Questions of Real Estate

“Should we have stayed at home and thought of here?” Elizabeth Bishop

 

When I look at Real Estate in The New York Times,
I am charmed, absorbed by how small the spaces are
how much they cost, how light, how airy, how clever.
And oh!  The things the owners say sometimes:
“It’s a modest little apartment but it’s so well done,”
(Barbara Barrie said) “It has brought me joy every day.”
But the odds for joy on the Upper West Side of Manhattan
are better than even, I’d guess. I really couldn’t say.
I am obsessed with other people’s homes.
I drive by houses and picture myself there.
Would I like it? Are the people inside happier
or sadder?
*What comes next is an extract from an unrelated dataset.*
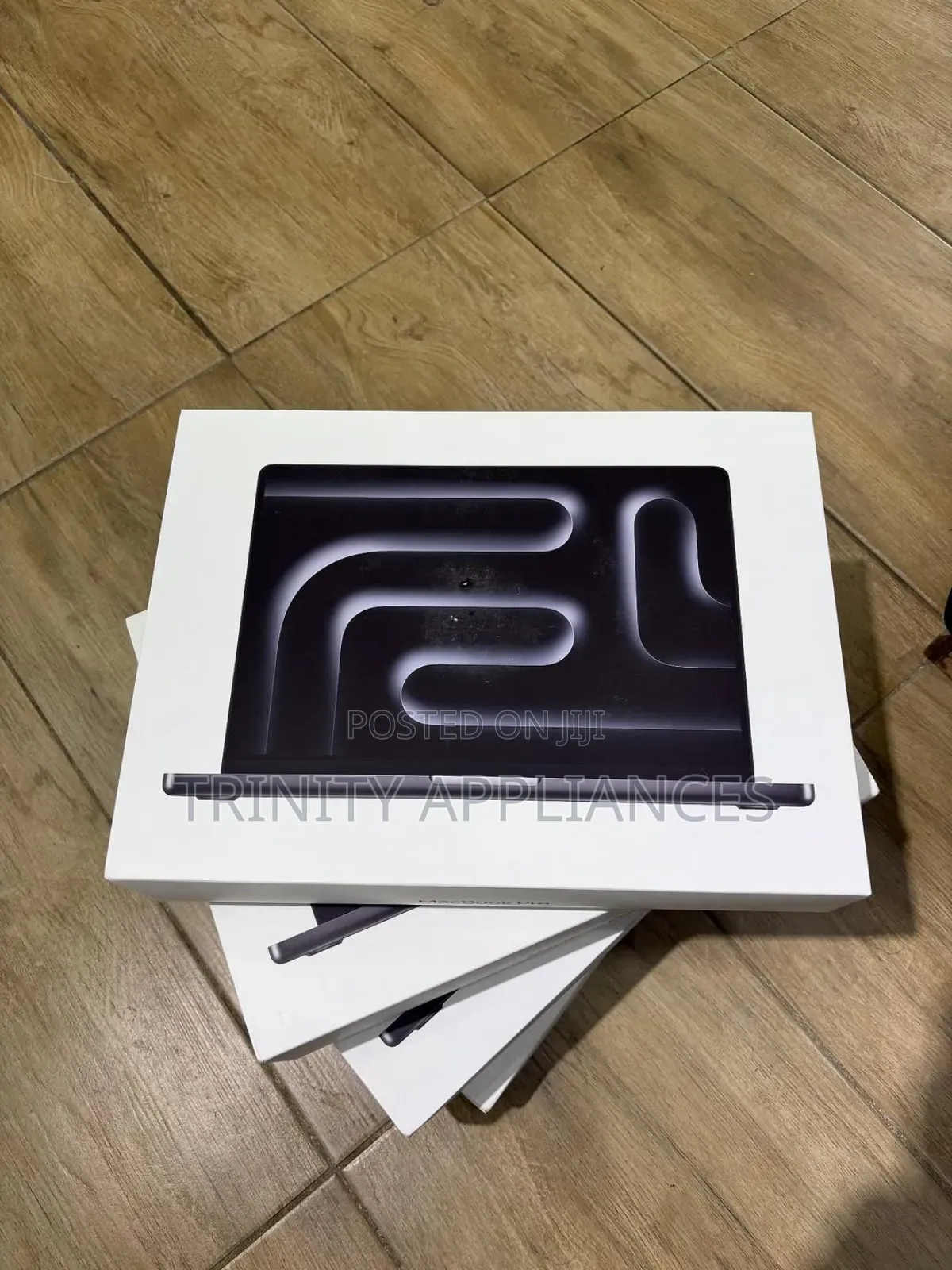New Laptop Apple MacBook Pro 2025 M5 14-inch 16GB Apple M5 SSD 512GB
Do they want to stay or go?
I think I could be happy anywhere.

I could be happy anywhere but here.

_______

I suppose it’s possible that last line is true, but more likely it’s the poet in me having that line occur to me and going NICE TWIST.  In any case, my house in small-town Wisco is pretty sweet sometimes:

a pic my husband took this morning

Dream Song #4 (a fat sonnet)

The trees and hills are at that awkward point
of winter, snow on the ground but nowhere else,
a bald guy with new implants too spread-out
to be attractive. I can’t wait until it all melts.
I had a dream once of climbing a hill like that.
I stubbed my toe, looked down to see bright pink
instead of white—blood mixed with snow—I think
that’s why hills look like heads to me still. What
dream book should I consult for giant head
with tender scalp and kicked-up bleeding crown?
I was part of a dream journaling experiment back then
and had a wicked crush on the therapist who led
the group. He had snake dreams. We all said
a snake means sex. He said no, not always. It doesn’t.
At 22, I was a nearly-manic mix of depressed
and horny and drank too much one time and tried to find
his house. I knew it was by a lake. If I found
his house, he didn’t answer the door. Which is good.
That night felt like a dream, but I’m pretty sure it wasn’t.